Embedding Dimension
The number of numerical values in a vector embedding. Higher dimensions can capture more nuanced relationships but require more storage and computation.
Why It Matters
Embedding dimension is a key architecture choice — too few dimensions lose information, too many waste resources. Common dimensions range from 384 to 3072.
Example
OpenAI's text-embedding-3-small uses 1536 dimensions, while text-embedding-3-large uses 3072 — more dimensions for more nuanced semantic understanding.
Think of it like...
Like the resolution of a photograph — more pixels capture finer detail, but the file gets bigger and takes longer to process.
Related Terms
Embedding
A numerical representation of data (text, images, etc.) as a vector of numbers in a high-dimensional space. Similar items are placed closer together in this space, enabling machines to understand semantic relationships.
Vector Database
A specialized database designed to store, index, and search high-dimensional vector embeddings efficiently.
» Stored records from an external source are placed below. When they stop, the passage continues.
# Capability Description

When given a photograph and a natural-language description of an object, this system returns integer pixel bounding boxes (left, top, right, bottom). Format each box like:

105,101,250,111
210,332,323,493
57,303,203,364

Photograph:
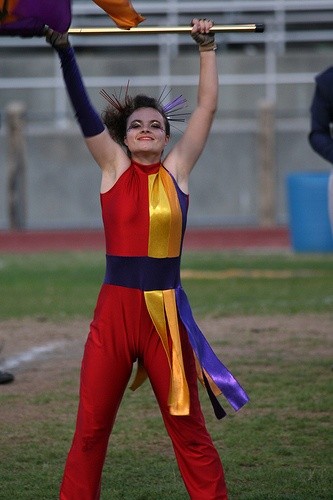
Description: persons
307,65,333,167
42,18,248,500
0,372,14,383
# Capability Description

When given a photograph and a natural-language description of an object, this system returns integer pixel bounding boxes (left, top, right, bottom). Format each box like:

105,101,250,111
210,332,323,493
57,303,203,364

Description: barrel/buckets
285,171,333,253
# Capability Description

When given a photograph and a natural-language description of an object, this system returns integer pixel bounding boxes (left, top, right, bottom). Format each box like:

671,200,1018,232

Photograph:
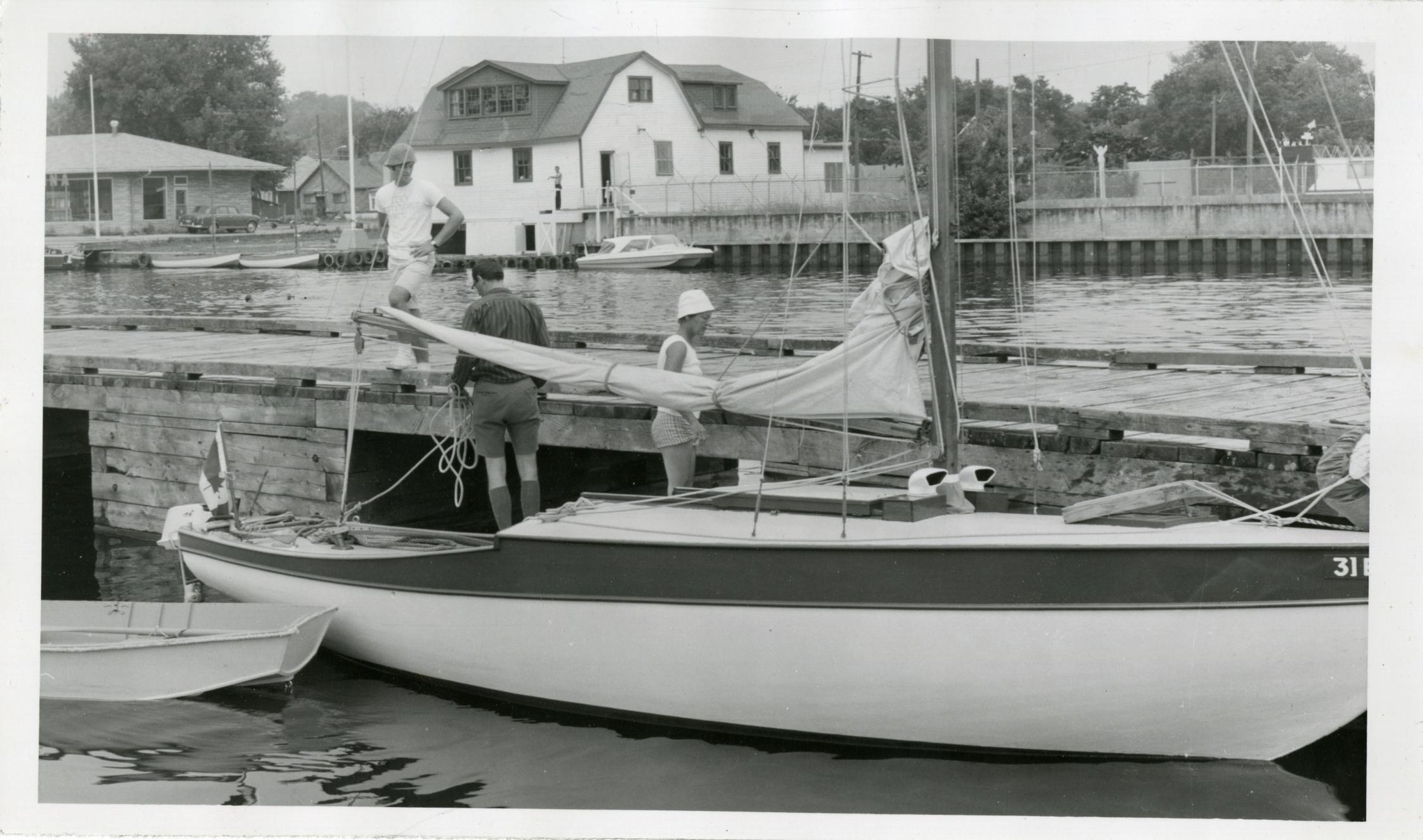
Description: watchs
429,239,439,249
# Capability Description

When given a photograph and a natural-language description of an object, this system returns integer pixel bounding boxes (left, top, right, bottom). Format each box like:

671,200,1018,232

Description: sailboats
159,38,1369,762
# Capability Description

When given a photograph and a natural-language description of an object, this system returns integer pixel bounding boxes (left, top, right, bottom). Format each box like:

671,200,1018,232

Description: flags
199,422,229,520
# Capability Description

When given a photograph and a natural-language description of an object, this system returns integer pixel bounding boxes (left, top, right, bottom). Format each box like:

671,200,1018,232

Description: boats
575,234,715,269
151,251,241,268
239,252,320,269
39,598,340,701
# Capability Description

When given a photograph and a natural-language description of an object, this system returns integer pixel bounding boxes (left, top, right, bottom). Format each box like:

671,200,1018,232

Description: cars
177,203,261,235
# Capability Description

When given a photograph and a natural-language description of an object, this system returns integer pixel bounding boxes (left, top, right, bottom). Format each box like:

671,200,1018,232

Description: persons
548,166,562,210
651,289,715,497
374,143,464,389
451,260,551,531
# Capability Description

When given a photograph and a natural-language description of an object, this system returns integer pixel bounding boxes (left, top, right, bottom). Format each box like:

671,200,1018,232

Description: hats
677,289,715,322
385,142,415,167
471,261,503,289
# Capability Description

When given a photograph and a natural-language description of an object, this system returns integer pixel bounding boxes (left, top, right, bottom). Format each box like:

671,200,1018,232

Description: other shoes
387,360,409,370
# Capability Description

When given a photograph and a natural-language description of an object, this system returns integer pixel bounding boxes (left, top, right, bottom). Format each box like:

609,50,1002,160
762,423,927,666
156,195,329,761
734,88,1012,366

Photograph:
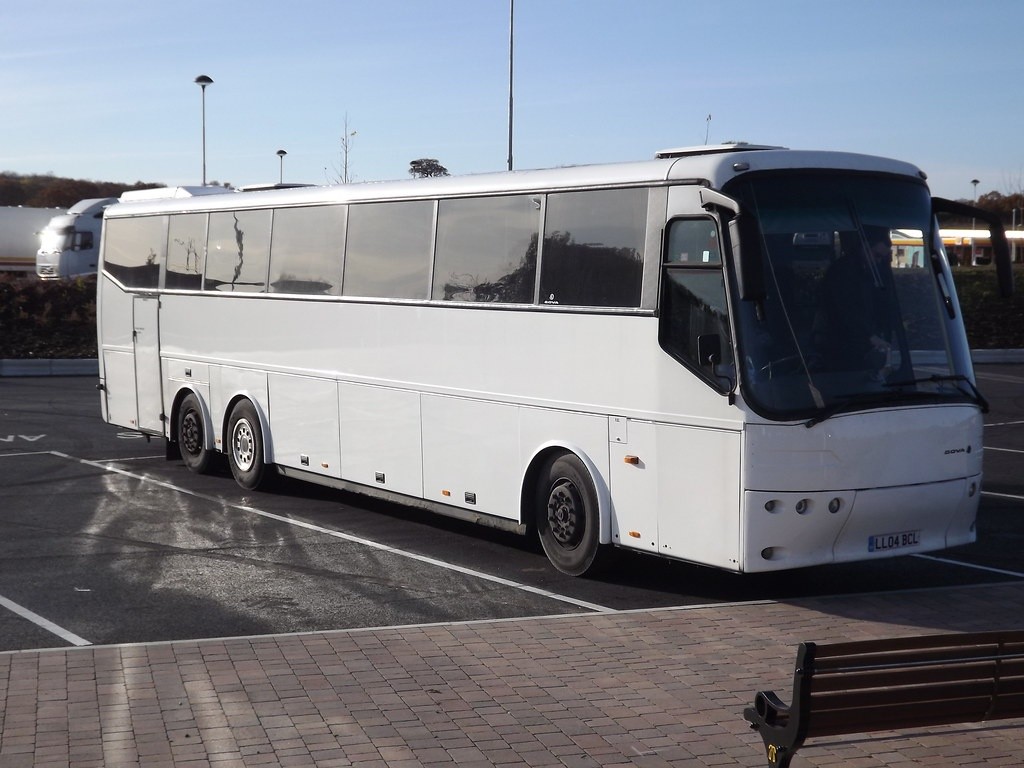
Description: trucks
33,197,117,284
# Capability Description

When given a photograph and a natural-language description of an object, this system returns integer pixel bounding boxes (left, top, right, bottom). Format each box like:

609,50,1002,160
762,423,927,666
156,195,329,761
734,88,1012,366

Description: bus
890,228,1024,268
96,142,1013,576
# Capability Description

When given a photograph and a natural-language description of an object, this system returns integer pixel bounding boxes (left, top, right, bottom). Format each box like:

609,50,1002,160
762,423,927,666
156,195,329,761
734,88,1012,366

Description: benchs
743,628,1024,768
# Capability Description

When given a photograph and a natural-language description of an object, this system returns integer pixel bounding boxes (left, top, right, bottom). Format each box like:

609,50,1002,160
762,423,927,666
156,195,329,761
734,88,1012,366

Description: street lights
971,180,979,229
1012,209,1016,230
277,150,287,183
194,75,214,186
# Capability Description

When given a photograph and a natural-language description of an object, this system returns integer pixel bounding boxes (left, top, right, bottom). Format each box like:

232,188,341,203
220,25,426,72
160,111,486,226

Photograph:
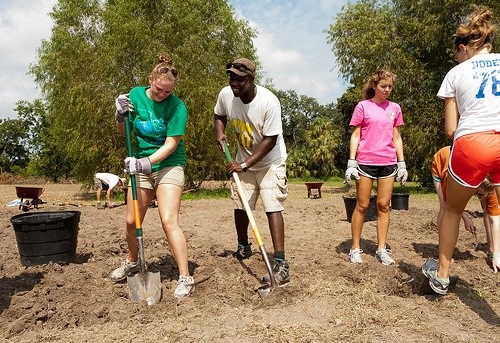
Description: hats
119,177,127,187
225,58,257,78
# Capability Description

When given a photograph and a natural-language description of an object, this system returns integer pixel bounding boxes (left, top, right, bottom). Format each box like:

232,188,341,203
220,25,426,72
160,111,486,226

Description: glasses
225,62,249,71
159,67,178,77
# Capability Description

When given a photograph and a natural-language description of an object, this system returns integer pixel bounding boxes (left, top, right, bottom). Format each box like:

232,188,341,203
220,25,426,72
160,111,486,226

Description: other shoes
97,201,104,208
267,255,290,285
105,202,115,207
231,242,252,260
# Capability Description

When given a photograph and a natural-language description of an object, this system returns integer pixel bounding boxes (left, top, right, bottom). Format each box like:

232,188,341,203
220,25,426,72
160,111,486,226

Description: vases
9,210,81,268
390,193,410,211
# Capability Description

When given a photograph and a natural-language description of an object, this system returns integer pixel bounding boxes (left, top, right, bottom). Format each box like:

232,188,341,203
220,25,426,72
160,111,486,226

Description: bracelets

It enables fast similarity searches across millions or billions of vectors.
Embedding Model
A specialized model designed to convert text, images, or other data into vector embeddings. Embedding models are optimized for producing meaningful numerical representations rather than generating text.
Dimensionality Reduction
Techniques that reduce the number of features (dimensions) in a dataset while preserving the most important information. This makes data easier to visualize, speeds up training, and can improve model performance.
Representation Learning
The process of automatically discovering useful features or representations from raw data, rather than manually engineering them. Deep learning excels at learning hierarchical representations.